— Start Material for this task —

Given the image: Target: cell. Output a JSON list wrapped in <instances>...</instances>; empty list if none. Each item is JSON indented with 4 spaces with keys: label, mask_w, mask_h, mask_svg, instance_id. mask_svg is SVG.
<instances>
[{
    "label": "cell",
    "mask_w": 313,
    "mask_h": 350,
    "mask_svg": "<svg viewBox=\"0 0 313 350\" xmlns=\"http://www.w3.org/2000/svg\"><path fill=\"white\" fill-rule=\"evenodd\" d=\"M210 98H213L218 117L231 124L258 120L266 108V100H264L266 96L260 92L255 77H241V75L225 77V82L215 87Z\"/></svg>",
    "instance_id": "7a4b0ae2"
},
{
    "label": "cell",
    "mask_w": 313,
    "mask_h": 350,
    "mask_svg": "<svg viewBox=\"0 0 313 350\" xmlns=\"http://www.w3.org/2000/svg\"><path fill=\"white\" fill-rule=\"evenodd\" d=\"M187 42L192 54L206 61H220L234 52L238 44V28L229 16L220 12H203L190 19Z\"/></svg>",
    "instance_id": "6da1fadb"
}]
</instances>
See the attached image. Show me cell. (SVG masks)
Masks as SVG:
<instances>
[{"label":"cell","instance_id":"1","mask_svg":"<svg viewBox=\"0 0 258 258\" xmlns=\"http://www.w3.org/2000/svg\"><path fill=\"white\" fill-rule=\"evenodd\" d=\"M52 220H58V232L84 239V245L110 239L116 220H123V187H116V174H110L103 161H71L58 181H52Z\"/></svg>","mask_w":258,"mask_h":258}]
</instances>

— End Material for this task —

Written instruction: Copy every line of the records above without changing a single character.

Answer below:
Given the image: Target: cell. Output a JSON list wrapped in <instances>...</instances>; empty list if none. Each item is JSON indented with 4 spaces with keys: label, mask_w, mask_h, mask_svg, instance_id. mask_svg is SVG.
<instances>
[{
    "label": "cell",
    "mask_w": 313,
    "mask_h": 350,
    "mask_svg": "<svg viewBox=\"0 0 313 350\" xmlns=\"http://www.w3.org/2000/svg\"><path fill=\"white\" fill-rule=\"evenodd\" d=\"M210 98H213L218 117L231 124L258 120L266 108V100H264L266 96L260 92L255 77H241V75L225 77V82L215 87Z\"/></svg>",
    "instance_id": "7a4b0ae2"
},
{
    "label": "cell",
    "mask_w": 313,
    "mask_h": 350,
    "mask_svg": "<svg viewBox=\"0 0 313 350\" xmlns=\"http://www.w3.org/2000/svg\"><path fill=\"white\" fill-rule=\"evenodd\" d=\"M187 42L192 54L206 61H220L234 52L238 44V28L229 16L220 12H203L190 19Z\"/></svg>",
    "instance_id": "6da1fadb"
}]
</instances>
See the attached image. Show me cell. (SVG masks)
Masks as SVG:
<instances>
[{"label":"cell","instance_id":"1","mask_svg":"<svg viewBox=\"0 0 258 258\" xmlns=\"http://www.w3.org/2000/svg\"><path fill=\"white\" fill-rule=\"evenodd\" d=\"M52 220H58V232L84 239V245L110 239L116 220H123V187H116V174H110L103 161H71L58 181H52Z\"/></svg>","mask_w":258,"mask_h":258}]
</instances>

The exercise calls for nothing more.